Each person who naturalizes their property has their own approach to it, and Larry is no exception.

Overall Philosophy:

His goal is to return his half-hectare of land to the way it was before human interference.  He wants to leave it in better condition than when he moved there.

All people who set out to naturalize their property are faced with the question of what natural habitat they are seeking to emulate or recreate.  Part of this question involves choosing what plants to place into and encourage in the naturalized area.  Larry has chosen to grow only plants that naturally and natively occur within a 10 mile radius of his home (which is the property that he is naturalizing). This is an arbitrary scope, almost a number that he has picked out of the air.  He wanted to choose a radius that was neither too broad in order to avoid diluting local genetic stock, nor too narrow.

He obtains plants from plant rescues and collects and scatters seeds.

Front yard:


Photo by Larry Lamb

The front yard has required much more work than the back. More non-native species had been planted by the former owners than in the backyard. 

He has pulled up all the daylillies and periwinkles. He notes that the periwinkle still comes up, and he expects it to for a few years to come.  It is difficult to eradicate. Herbicides such as Roundup do not work very well on periwinkle (For more information on roundup and other pesticides see www.panna.org - Pesticide Action Network North America). To replace these groundcovers he has planted a number of woods type plants. He recommends Virginia waterleaf and creeping stawberrybush as groundcovers that spread quickly. The creeping strawberrybush is very competitive however, and may crowd out other species in the long run.

He has also planted wild strawberry and columbine, as well as many other species to fill in the area.

Larry has been emphasizing shrubs and trees that provide winter colour. Colour in the autumn as provided by leaves changing colour. Colour in the winter provided by evergreens (spruce and hemlock) and shrubs that have coloured stems, such as the red stems of dogwood. And in the lower areas, ferns that retain their leaves through the winter, such as Christmas fern.

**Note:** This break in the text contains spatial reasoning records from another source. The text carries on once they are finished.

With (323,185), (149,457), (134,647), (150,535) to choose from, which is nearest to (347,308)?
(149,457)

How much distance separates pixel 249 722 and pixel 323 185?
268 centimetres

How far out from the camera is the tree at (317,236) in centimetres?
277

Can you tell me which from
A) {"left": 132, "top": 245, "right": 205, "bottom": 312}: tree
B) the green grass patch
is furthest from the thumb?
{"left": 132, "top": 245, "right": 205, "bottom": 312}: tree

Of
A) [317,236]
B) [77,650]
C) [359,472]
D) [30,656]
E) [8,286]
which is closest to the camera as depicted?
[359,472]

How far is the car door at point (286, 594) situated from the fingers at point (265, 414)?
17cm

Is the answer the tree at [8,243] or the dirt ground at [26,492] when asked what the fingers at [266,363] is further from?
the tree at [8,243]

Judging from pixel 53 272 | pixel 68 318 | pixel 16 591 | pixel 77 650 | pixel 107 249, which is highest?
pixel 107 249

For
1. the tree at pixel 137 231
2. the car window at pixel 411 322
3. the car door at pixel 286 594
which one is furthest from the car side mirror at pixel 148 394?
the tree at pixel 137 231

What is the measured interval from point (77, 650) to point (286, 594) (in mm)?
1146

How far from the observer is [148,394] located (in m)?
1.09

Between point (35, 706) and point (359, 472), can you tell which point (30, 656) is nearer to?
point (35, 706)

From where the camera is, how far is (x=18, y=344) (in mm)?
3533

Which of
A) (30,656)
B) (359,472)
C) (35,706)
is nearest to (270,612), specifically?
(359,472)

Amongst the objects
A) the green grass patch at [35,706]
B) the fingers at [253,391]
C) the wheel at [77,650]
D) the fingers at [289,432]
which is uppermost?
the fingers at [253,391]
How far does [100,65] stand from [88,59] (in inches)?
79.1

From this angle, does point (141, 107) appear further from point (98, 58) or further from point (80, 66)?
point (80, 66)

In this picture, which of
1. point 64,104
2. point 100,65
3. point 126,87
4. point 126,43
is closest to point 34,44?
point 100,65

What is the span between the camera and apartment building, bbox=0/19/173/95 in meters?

He is leaving some foreign trees and shrubs for the time being as shelter and screening from the street, while native replacements grow up.

There is a small island in the middle of the street outside of his house.  With permission of the city and the neighbours he has begun naturalizing it as well.

Back yard:


Photo by Larry Lamb

The backyard is a woods area, bordered by some wetlands. Here Larry has adopted a fairly hands-off approach to naturalizing.  The only exceptions are that he removes alien species and only introduces species that occur in the immediate area.  Everything else he is allowing to grow as it naturally does.  In fact, he even takes great care not to disturb the area in any way, taking care to not even walk much through the area.  He noted how even one person walking through can leave signs that last for months.

However, the area required substantial initial work -- he removed approximately 2000 European buckthorns, as well as many other foreign invasive species!

Leatherwood is common in the backyard.

 

There is also an article by Larry Lamb on his naturalizing efforts in the Spring 2001 issue of Wildflower magazine, and is reproduced on this website: Severing Roots.
Larry Lamb has written other articles on plants which appear on this website. See the Naturalization and Alien Plants sections.

Larry Lamb is the Manager of the Environmental Studies Ecology Laboratory at the University of Waterloo (Ontario, Canada) and an Adjunct Lecturer.  He is well-known as a vocal and passionate advocate for native plants.